The menace of militancy has affected the society. Since 1989, deaths are a regular daily occurence. The sole bread earners for the family have become the victims of militancy. The educational institutions have also suffered and have become dysfunctional. Mass migrations of families from Doda and Udhampur districts to nearby towns are common, as people search for work and look after the safety of their children. There have even been mass migration from the Kashmir Valley to different parts of Jammu.

These families have settled in temporary sheds, which in turn have become huge camps. The
condition of the people in these camps is deplorable. The transition from the open spaces of the villages to the dense clusters on the outskirts of the towns and cities has created stress on the population in general, and on women in particular. There have been instances of selective abortions, sexual harassment and domestic violence against women. Hygiene in the camps is insufficient. A study conducted by the Medical Council of India found a number of gynaecological disorders among women, such as early puberty and early menopause.

How does SOS Children’s Villages help?

SOS Children’s Villages of India is helping mothers with their children’s education through family strengthening programmes.
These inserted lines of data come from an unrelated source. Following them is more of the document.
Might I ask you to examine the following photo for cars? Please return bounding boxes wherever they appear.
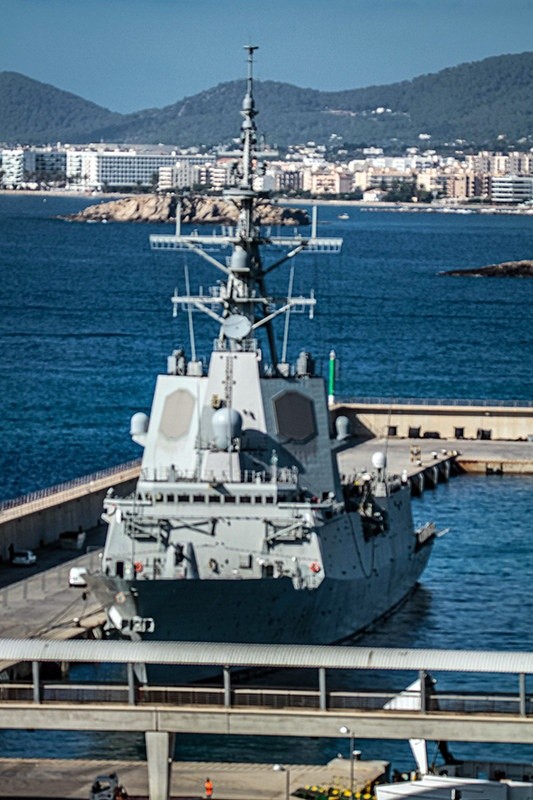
[11,550,38,567]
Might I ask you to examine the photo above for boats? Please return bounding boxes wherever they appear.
[66,46,436,685]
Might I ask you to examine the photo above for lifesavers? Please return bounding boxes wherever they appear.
[310,562,320,572]
[134,562,143,573]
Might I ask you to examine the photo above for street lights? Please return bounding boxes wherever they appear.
[273,763,290,800]
[338,725,354,799]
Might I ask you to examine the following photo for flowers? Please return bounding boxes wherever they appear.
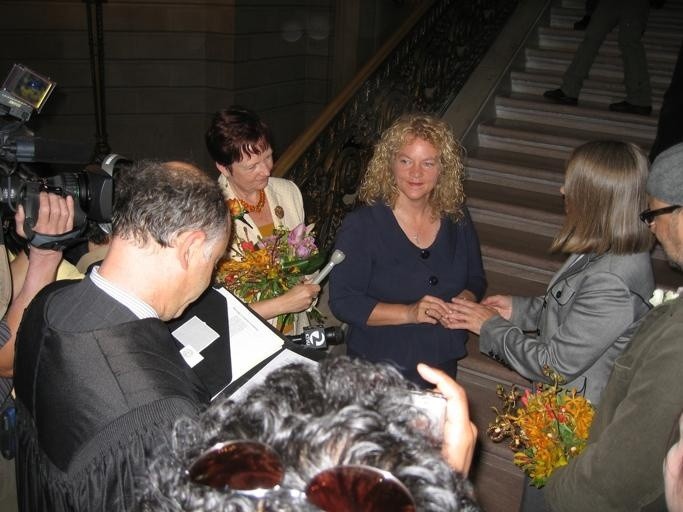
[217,222,317,327]
[486,369,598,487]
In 1995, SOS Children’s Village Jammu opened eight multi-purpose activity centres and provided training to women in tailoring, handicrafts, typing and shorthand, which enabled them to earn a living.

We opened two centres in Udhampur (70 km from Jammu), which train women in cutting and tailoring and typing and shorthand. Similar centres opened in Nagrota (about 12 km from Jammu) supporting a number of remote villages in Muthi and Mishriwala. These centres offered courses in cutting, tailoring, embroidery and typing and shorthand. Trainees were made instructors to train even more women. An average of 90 women receive training each year. For the last eleven years, these multi-purpose activity centres have produced more than 1000 trained women who are earning their livelihood and carrying on their lives with dignity. These centres operate for four-to-five hours per day so that mothers can look after their families.

Women in India

Who benefits from these programme?

Widowed and divorced women benefit under this programme. In instances where the family lives below the poverty line, the main objective of the programme is to help these women with their children’s education.
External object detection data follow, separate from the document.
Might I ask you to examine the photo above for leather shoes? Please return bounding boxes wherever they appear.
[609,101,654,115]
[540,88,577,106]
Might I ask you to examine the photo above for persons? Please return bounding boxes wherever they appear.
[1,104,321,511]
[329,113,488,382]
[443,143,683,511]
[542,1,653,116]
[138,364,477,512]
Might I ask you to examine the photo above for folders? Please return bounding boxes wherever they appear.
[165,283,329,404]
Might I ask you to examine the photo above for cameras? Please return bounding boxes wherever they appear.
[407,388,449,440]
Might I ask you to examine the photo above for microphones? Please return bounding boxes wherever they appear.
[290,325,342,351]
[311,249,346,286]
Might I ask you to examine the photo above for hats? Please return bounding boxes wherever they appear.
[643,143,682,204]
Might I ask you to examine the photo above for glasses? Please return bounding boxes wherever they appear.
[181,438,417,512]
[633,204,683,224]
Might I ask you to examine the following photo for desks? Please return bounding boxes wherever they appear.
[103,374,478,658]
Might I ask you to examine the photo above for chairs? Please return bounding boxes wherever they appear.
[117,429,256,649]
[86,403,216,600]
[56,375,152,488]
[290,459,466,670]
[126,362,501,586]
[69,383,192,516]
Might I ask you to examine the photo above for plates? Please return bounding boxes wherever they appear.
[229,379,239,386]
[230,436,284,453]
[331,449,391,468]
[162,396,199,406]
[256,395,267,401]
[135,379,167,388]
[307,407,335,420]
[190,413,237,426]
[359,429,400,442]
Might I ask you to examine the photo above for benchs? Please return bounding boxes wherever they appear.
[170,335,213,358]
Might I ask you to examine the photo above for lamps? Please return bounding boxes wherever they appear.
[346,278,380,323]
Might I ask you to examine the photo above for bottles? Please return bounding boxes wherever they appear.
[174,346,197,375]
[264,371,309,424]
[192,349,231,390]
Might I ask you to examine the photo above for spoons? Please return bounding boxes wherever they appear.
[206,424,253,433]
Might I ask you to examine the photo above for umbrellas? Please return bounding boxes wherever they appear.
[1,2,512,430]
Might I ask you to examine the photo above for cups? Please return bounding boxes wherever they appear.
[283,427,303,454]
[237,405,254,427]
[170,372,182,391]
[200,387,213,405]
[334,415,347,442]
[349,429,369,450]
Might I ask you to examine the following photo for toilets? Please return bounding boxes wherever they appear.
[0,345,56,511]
What are the most important things women have to learn to lead a successful life in the present society?

Women have to become confident and independent to face the challenges in life. At times they may be less educated but the hidden talent in them can create wonders. Better education will always be a source of strength for them. She must always realize her own potential. She should have an inner feeling of equal status in the family as well as the society.

What possible impact does the programme and its various activities have on the lives of the children?

SOS Children's Villages has become a trusted place for these families. Children and mothers express their difficulties to the SOS co-workers, who provide them with a platform to utilise their hidden talents. The focus is on training women in cutting, tailoring and embroidery at the multi-purpose activity centres. Mothers work from their residences and earn their livelihoods in a comfortable setting. The children receive and education and mothers spend their money on school fees, books and stationery. The absence of the male figure from the family is no longer a handicap. The interaction between SOS Children's Villages and these families increases every day. The periodic medical checkups of these families has gone a long way in preventing common diseases among these women and children.